Published: 22 June 2012

Abstract

Background

There is general consensus internationally that unfair distribution of the benefits of research is exploitative and should be avoided or reduced. However, what constitutes fair benefits, and the exact nature of the benefits and their mode of provision can be strongly contested. Empirical studies have the potential to contribute viewpoints and experiences to debates and guidelines, but few have been conducted. We conducted a study to support the development of guidelines on benefits and payments for studies conducted by the KEMRI-Wellcome Trust programme in Kilifi, Kenya.

Methods

Following an initial broad based survey of cash, health services and other items being offered during research by all programme studies (n = 38 studies), interviews were held with research managers (n = 9), and with research staff involved in 8 purposively selected case studies (n = 30 interviewees).
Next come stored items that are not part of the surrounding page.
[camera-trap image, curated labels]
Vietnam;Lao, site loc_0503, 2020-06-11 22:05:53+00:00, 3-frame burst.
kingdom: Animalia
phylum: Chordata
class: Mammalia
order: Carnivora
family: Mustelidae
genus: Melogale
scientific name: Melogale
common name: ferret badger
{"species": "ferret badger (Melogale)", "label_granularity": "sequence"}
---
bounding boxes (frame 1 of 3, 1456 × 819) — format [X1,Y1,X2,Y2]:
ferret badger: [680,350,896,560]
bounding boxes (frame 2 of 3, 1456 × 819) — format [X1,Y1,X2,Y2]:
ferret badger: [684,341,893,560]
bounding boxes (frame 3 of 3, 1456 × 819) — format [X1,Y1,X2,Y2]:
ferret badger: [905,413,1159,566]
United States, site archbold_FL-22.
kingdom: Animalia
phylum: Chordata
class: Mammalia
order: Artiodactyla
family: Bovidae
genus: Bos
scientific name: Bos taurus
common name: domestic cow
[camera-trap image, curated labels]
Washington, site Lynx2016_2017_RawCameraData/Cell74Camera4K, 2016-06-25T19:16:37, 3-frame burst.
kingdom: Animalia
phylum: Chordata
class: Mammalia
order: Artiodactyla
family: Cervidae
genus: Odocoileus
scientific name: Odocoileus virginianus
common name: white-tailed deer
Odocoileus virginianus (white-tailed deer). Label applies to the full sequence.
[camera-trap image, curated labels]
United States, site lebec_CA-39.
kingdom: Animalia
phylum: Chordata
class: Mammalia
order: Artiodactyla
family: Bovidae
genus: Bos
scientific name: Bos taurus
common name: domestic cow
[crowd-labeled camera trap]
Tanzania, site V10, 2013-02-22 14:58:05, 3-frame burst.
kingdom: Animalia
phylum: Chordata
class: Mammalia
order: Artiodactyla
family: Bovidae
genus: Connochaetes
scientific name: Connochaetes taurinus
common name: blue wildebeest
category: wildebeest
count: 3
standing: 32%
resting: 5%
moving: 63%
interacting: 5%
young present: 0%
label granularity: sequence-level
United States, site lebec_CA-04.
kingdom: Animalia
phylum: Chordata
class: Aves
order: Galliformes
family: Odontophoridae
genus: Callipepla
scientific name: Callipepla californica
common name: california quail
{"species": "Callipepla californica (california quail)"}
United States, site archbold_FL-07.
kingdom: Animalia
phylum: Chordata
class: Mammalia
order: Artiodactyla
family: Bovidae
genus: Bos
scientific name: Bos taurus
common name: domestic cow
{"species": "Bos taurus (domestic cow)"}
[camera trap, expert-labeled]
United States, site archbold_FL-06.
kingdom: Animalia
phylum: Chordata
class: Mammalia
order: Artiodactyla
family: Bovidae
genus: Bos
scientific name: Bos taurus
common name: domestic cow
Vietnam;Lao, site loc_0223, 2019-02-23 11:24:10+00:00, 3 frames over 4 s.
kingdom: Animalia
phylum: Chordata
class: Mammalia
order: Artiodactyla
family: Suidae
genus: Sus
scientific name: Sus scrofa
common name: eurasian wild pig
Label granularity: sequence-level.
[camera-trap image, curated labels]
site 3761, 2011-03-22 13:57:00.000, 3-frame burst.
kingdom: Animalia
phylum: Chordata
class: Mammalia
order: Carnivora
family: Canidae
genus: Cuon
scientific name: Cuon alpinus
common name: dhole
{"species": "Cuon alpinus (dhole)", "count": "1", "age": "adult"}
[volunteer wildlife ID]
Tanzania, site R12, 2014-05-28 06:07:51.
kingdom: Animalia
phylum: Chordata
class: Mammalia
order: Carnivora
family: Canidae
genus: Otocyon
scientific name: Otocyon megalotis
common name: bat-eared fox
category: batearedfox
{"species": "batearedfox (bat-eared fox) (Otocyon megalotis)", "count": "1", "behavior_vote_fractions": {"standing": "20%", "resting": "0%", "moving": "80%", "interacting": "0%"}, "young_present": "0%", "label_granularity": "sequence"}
Interviews explored how these ‘benefits’ were selected and communicated, experiences with their administration, and recommendations for future guidelines. Data fed into a consultative workshop attended by 48 research staff and health managers, which was facilitated by an external ethicist.

Findings

The most commonly provided benefits were medical care (for example free care, and strengthened quality of care), and lunch or snacks. Most cash given to participants was reimbursement of transport costs (for example to meet appointments or facilitate use of services when unexpectedly sick), but these payments were often described by research participants as benefits. Challenges included: tensions within households and communities resulting from lack of clarity and agreement on who is eligible for benefits; suspicion regarding motivation for their provision; and confusion caused by differences between studies in types and levels of benefits.

Conclusions

Research staff differed in their views on how benefits should be approached. Echoing elements of international benefit sharing and ancillary care debates, some research staff saw research as based on goodwill and partnership, and aimed to avoid costs to participants and a commercial relationship; while others sought to maximise participant benefits given the relative wealth of the institution and the multiple community needs. An emerging middle position was to strengthen collateral or indirect medical benefits to communities through collaborations with the Ministry of Health to support sustainability.